Pasca-musibah tsunami yang melanda Selat Sunda, Menteri Pekerjaan Umum dan Perumahan Rakyat (PUPR) Basuki Hadimuljono menyebut ada indikasi pelanggaran tata ruang atas bangunan yang rusak.
Letak bangunan tersebut berada dekat dengan bibir pantai, bahkan beberapa hanya berjarak sekitar lima meter. Keberadaan bangunan tersebut salah bila merujuk UU Tata Ruang.
Namun, Basuki mengaku, tak bisa menindak bangunan yang melanggar karena wewenang itu berada di ranah Kementerian ATR/BPN.
Menanggapi hal itu, Ketua Umum Ikatan Ahli Perencanaan (IAP) Bernardus Djonoputro menilai, banyaknya korban yang berjatuhan akibat tsunami karena adanya kekosongan kendali pemerintah pada sektor tata ruang.
"Tidak perlu merasa aneh kalau saat ini antar kementerian terkesan saling menunjuk. Sebenarnya penyebabnya karena memang saat ini pemerintah tidak punya satu kendali terhadap isu penataan ruang," kata dia lewat pesan singkat kepada Kompas.com, beberapa waktu lalu.

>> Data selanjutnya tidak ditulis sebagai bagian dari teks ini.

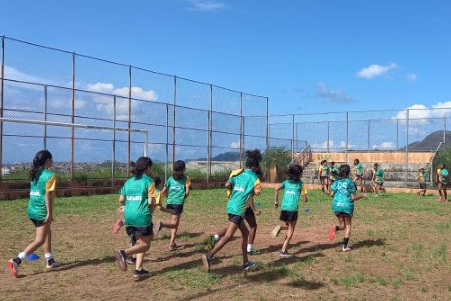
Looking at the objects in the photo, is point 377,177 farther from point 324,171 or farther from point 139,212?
point 139,212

Beberapa jenis pelanggaran tata ruang yang sering terjadi antara lain pemanfaatan tata ruang yang tidak sesuai dengan peruntukkan seperti area terbuka hijau dijadikan pelabuhan, kios atau restoran.
Kemudian, adanya intensitas pembangunan bangunan yang tinggi, dimana seharusnya di lokasi tersebut pembangunan rendah.
Hal lain seperti menambah struktur daratan atau reklamasi dan pembangunan di sepanjang pantai yang hanya mengandalkan infrastruktur jalan yang ada tanpa melakukan riset tentang resiko bencana.
"Kita hanya fokus dan perkuat di tanggap bencana. Sementara, tidak ada satu kementerian pun yang punya satu komando untuk tata ruang," kata Bernardus.
"Otomatis pelanggaran-pelanggaran tata ruang terjadi di hampir semua kawasan pesisir. Korban selalu banyak karena terjadi pelanggaran dan pemanfaatan ruang yang tidak terkendali," imbuh Bernardus.
Ia mengingatkan, pembangunan di wilayah sepadan pantai harus diatur dalam sebuah aturan dan ditegakkan. Meski demikian, bukan berarti wilayah tersebut tidak boleh dibangun.
"Pada saat penentuan KDB dan KLB dalam RDTR, harus menyertakan resiko bencana. Karena sepanjang bisa dikelola resikonya, kenapa harus dilarang," ujarnya.
Selain itu, harus ada satu komando pemerintah untuk pengembangan infrastruktur baik konektivitas, urban maupun infrastruktur logistik di pesisir.
"Basis utamanya harus tata ruang dan resiko bencana tata ruang," tandasnya.